The Railway Workers' Union (RWU, ریلوے ورکرز یونین) is a trade union of railway workers in Pakistan. It is among the oldest and largest trade unions in the country. It is affiliated with the All Pakistan Trade Union Federation and International Transport Workers' Federation.

==Organisation==
The trade union is composed of Railway Workers' Union (Open Lines) (ریلوے ورکرز یونین اوپن لائن کی) and Railway Workers' Union (Workshops). Current office bearers in the trade union are:

- Manzoor Ahmed Razi, Chairman
- Ashiq Hussain Chaudhary, President
- Muhammad Naseem Rao, General Secretary

==History==
The Railway Workers' Union was founded in 1948 by Pakistani trade union leader Mirza Mohammad Ibrahim. The poet Faiz Ahmed Faiz was elected as first Office Secretary.

In 1960, RWU had 93,841 members in Pakistan.
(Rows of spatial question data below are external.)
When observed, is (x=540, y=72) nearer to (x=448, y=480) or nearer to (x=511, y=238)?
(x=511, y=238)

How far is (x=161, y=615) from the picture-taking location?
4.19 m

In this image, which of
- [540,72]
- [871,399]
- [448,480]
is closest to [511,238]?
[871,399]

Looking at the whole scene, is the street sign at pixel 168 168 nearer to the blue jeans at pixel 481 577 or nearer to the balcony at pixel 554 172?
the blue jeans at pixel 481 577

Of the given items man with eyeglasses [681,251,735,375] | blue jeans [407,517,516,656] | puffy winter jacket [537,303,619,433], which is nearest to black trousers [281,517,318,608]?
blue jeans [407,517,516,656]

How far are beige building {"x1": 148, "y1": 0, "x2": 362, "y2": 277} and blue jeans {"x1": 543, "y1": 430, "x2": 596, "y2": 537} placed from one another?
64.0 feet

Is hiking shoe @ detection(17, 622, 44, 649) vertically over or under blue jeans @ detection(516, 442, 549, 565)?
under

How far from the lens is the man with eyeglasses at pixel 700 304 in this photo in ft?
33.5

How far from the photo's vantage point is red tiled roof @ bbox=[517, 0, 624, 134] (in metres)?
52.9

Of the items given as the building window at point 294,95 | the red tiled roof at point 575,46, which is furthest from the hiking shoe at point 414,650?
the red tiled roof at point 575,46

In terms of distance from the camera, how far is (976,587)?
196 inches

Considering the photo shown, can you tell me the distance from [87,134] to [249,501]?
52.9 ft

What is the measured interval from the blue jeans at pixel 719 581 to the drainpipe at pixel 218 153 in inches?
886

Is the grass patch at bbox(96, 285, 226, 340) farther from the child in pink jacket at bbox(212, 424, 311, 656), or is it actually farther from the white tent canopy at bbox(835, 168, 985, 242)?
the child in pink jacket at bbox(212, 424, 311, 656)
In October 1967, RWU went on strike in Lahore against price hikes and the unavailability of wheat. Together with a student movement, the union also protested against the dictatorship of Ayub Khan. RWU shut down rail service completely for 13 days. Hundreds of its workers and leaders were arrested in response. In the 1970s, Zulfikar Ali Bhutto introduced the separation of railway unions into open line and workshop sections. According to RWU's general secretary Muhammad Naseem Rao, this broke the unity of the workers. Mohammed Yousaf Baloch joined RWU in this period. In 1993, Moeen Qureshi declared the open line section of the railway an essential service, prohibiting its workers from striking. Under Pervez Musharraf, labour activity in the railway sector was again completely banned.

In March 2010, RWU protested in Rawalpindi against the proposed privatisation of Pakistan Railways (PR). The Workers' Party Pakistan and the National Students Federation also joined the protest. In January 2011, RWU and the Pakistan Railway Employees Union (PREM) rejected a plan to lay off 20,000 PR employees. In February 2012, RWU again protested against planned PR privatisation. In the same month, RWU protested against privatisation again together with the Railway Mehnetkash Union, the Railway Mazdoor Union and PREM. The unions also demanded that retired workers should be paid their due wages. RWU again protested against privatisation of PR together with the All Pakistan Trade Union Federation in 2014.

In 2017, six RWU members were arrested for conducting a strike in Rawalpindi.